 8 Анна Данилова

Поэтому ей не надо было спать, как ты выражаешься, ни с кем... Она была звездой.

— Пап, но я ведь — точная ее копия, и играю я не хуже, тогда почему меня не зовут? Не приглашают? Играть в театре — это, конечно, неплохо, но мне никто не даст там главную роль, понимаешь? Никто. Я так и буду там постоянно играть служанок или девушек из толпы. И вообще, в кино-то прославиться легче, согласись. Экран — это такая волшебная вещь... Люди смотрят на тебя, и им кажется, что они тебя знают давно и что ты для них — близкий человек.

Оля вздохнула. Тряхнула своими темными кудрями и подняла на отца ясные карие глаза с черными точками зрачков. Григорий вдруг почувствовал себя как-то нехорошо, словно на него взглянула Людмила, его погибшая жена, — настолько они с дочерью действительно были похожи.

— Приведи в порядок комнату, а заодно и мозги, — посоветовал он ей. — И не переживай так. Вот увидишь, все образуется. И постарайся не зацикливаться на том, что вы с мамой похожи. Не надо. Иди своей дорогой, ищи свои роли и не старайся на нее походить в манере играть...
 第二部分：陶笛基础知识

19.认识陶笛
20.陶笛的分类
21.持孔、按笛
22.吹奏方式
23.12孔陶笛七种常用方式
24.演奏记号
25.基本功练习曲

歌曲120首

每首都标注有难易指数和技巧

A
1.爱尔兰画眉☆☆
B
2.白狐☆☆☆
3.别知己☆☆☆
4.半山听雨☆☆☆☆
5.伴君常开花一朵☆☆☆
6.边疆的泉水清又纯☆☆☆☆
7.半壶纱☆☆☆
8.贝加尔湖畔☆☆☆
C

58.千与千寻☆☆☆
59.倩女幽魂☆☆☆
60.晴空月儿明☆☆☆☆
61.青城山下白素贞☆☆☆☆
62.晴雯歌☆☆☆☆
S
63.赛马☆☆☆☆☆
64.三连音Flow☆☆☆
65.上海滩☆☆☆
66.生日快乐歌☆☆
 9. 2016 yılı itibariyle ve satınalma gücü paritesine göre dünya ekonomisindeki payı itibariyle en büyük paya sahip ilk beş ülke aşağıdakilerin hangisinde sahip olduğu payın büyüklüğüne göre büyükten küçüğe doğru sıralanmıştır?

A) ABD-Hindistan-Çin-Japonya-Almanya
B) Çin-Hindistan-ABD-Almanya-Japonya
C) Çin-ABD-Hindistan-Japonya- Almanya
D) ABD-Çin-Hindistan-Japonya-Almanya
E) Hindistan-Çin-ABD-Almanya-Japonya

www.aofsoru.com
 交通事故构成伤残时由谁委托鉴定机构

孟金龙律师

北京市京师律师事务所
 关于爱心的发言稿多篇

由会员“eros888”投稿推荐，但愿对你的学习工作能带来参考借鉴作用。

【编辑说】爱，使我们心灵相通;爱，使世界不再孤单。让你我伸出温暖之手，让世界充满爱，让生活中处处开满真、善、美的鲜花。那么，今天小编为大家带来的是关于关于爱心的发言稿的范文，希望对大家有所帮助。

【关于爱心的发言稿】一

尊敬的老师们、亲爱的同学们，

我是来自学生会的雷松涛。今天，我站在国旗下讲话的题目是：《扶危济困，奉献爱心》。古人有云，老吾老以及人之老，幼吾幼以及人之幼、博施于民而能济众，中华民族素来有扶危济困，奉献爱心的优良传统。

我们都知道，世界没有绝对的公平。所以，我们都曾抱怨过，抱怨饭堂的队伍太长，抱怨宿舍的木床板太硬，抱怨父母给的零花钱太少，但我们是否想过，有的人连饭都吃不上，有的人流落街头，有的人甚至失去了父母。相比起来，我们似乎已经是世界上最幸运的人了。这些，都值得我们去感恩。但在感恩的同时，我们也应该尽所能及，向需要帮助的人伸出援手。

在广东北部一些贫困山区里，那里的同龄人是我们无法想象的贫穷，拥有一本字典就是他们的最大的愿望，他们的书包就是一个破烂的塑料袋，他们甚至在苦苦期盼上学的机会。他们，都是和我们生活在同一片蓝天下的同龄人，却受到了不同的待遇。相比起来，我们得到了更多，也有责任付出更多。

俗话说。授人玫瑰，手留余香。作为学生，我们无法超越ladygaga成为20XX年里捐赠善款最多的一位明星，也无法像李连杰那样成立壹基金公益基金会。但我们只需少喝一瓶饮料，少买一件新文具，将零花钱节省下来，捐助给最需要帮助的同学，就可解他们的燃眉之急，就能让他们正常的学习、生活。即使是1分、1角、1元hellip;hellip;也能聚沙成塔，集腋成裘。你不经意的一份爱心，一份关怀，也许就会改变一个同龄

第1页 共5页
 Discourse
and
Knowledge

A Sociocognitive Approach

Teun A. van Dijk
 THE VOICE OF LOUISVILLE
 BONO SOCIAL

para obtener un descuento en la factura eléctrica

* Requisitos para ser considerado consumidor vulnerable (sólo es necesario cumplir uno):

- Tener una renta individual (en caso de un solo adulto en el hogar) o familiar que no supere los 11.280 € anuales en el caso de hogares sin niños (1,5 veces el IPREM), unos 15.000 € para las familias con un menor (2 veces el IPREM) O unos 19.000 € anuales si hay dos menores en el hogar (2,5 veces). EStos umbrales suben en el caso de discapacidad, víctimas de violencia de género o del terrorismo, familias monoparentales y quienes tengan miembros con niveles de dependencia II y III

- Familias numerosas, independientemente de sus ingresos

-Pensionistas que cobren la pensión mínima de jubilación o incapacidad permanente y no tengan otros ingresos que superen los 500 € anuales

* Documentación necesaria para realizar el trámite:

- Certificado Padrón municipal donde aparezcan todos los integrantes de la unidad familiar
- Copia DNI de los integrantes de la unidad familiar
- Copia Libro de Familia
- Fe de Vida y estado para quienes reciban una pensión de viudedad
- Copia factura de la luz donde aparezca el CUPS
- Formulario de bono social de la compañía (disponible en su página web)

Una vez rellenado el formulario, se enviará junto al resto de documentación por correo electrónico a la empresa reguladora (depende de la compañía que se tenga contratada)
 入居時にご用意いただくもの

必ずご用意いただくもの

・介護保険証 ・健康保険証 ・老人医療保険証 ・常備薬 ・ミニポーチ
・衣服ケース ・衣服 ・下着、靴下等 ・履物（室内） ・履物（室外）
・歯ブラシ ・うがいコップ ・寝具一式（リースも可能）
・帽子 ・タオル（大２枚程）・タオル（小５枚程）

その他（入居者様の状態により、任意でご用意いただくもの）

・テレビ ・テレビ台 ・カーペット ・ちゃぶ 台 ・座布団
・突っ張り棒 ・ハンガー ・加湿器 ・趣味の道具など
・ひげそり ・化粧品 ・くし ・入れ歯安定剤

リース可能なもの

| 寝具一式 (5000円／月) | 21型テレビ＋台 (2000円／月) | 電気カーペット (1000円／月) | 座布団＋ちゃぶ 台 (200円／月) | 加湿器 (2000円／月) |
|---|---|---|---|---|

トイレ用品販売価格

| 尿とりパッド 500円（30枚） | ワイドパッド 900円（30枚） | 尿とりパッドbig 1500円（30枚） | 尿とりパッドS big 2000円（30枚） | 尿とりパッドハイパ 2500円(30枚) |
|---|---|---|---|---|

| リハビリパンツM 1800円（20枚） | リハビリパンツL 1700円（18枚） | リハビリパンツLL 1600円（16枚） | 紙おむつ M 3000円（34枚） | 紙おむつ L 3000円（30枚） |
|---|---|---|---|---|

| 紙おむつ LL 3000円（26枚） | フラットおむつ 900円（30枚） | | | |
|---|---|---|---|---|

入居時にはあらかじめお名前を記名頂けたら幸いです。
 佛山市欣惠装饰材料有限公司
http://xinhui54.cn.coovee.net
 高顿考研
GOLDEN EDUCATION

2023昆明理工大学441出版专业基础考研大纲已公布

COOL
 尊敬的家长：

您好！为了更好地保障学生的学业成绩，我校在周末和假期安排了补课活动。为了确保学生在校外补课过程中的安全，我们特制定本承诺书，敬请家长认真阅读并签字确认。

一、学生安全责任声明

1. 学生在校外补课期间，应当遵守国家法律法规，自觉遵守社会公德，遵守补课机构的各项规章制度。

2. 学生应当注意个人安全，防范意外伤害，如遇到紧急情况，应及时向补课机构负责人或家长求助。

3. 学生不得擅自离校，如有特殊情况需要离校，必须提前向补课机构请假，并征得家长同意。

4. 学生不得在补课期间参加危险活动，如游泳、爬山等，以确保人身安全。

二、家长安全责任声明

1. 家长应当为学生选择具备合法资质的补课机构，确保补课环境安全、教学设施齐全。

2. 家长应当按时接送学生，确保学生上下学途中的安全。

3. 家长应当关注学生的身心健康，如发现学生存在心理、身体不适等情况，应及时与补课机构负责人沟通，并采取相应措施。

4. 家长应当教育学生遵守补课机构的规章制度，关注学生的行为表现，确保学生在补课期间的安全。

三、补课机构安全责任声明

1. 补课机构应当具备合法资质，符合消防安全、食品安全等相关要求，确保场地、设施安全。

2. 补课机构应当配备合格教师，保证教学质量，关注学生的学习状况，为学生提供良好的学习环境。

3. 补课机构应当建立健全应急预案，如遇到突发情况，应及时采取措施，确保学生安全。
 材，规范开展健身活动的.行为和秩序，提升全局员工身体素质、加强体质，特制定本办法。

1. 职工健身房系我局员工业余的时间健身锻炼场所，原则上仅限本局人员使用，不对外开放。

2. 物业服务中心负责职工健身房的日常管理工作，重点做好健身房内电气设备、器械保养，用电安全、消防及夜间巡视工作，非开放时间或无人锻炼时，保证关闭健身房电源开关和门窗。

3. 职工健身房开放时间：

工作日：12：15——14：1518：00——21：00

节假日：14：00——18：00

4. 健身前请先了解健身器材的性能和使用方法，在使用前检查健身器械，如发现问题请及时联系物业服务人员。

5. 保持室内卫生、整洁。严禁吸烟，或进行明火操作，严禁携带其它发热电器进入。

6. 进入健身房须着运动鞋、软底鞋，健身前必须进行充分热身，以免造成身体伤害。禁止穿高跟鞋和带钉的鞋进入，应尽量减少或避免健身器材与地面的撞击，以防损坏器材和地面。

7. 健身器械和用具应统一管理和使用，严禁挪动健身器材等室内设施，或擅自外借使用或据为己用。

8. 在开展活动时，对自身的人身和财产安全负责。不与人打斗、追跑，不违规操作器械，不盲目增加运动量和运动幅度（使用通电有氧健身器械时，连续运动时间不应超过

━━━━━━━━━━

Activity -> Of the entries listed above, reproduce only the lines starting at the line containing "- Familias numerosas, independientemente" and ending at the line containing "900円（30枚） | | | |". Include both, exactly as they stand.

Output for this exercise ->
- Familias numerosas, independientemente de sus ingresos

-Pensionistas que cobren la pensión mínima de jubilación o incapacidad permanente y no tengan otros ingresos que superen los 500 € anuales

* Documentación necesaria para realizar el trámite:

- Certificado Padrón municipal donde aparezcan todos los integrantes de la unidad familiar
- Copia DNI de los integrantes de la unidad familiar
- Copia Libro de Familia
- Fe de Vida y estado para quienes reciban una pensión de viudedad
- Copia factura de la luz donde aparezca el CUPS
- Formulario de bono social de la compañía (disponible en su página web)

Una vez rellenado el formulario, se enviará junto al resto de documentación por correo electrónico a la empresa reguladora (depende de la compañía que se tenga contratada)
 入居時にご用意いただくもの

必ずご用意いただくもの

・介護保険証 ・健康保険証 ・老人医療保険証 ・常備薬 ・ミニポーチ
・衣服ケース ・衣服 ・下着、靴下等 ・履物（室内） ・履物（室外）
・歯ブラシ ・うがいコップ ・寝具一式（リースも可能）
・帽子 ・タオル（大２枚程）・タオル（小５枚程）

その他（入居者様の状態により、任意でご用意いただくもの）

・テレビ ・テレビ台 ・カーペット ・ちゃぶ 台 ・座布団
・突っ張り棒 ・ハンガー ・加湿器 ・趣味の道具など
・ひげそり ・化粧品 ・くし ・入れ歯安定剤

リース可能なもの

| 寝具一式 (5000円／月) | 21型テレビ＋台 (2000円／月) | 電気カーペット (1000円／月) | 座布団＋ちゃぶ 台 (200円／月) | 加湿器 (2000円／月) |
|---|---|---|---|---|

トイレ用品販売価格

| 尿とりパッド 500円（30枚） | ワイドパッド 900円（30枚） | 尿とりパッドbig 1500円（30枚） | 尿とりパッドS big 2000円（30枚） | 尿とりパッドハイパ 2500円(30枚) |
|---|---|---|---|---|

| リハビリパンツM 1800円（20枚） | リハビリパンツL 1700円（18枚） | リハビリパンツLL 1600円（16枚） | 紙おむつ M 3000円（34枚） | 紙おむつ L 3000円（30枚） |
|---|---|---|---|---|

| 紙おむつ LL 3000円（26枚） | フラットおむつ 900円（30枚） | | | |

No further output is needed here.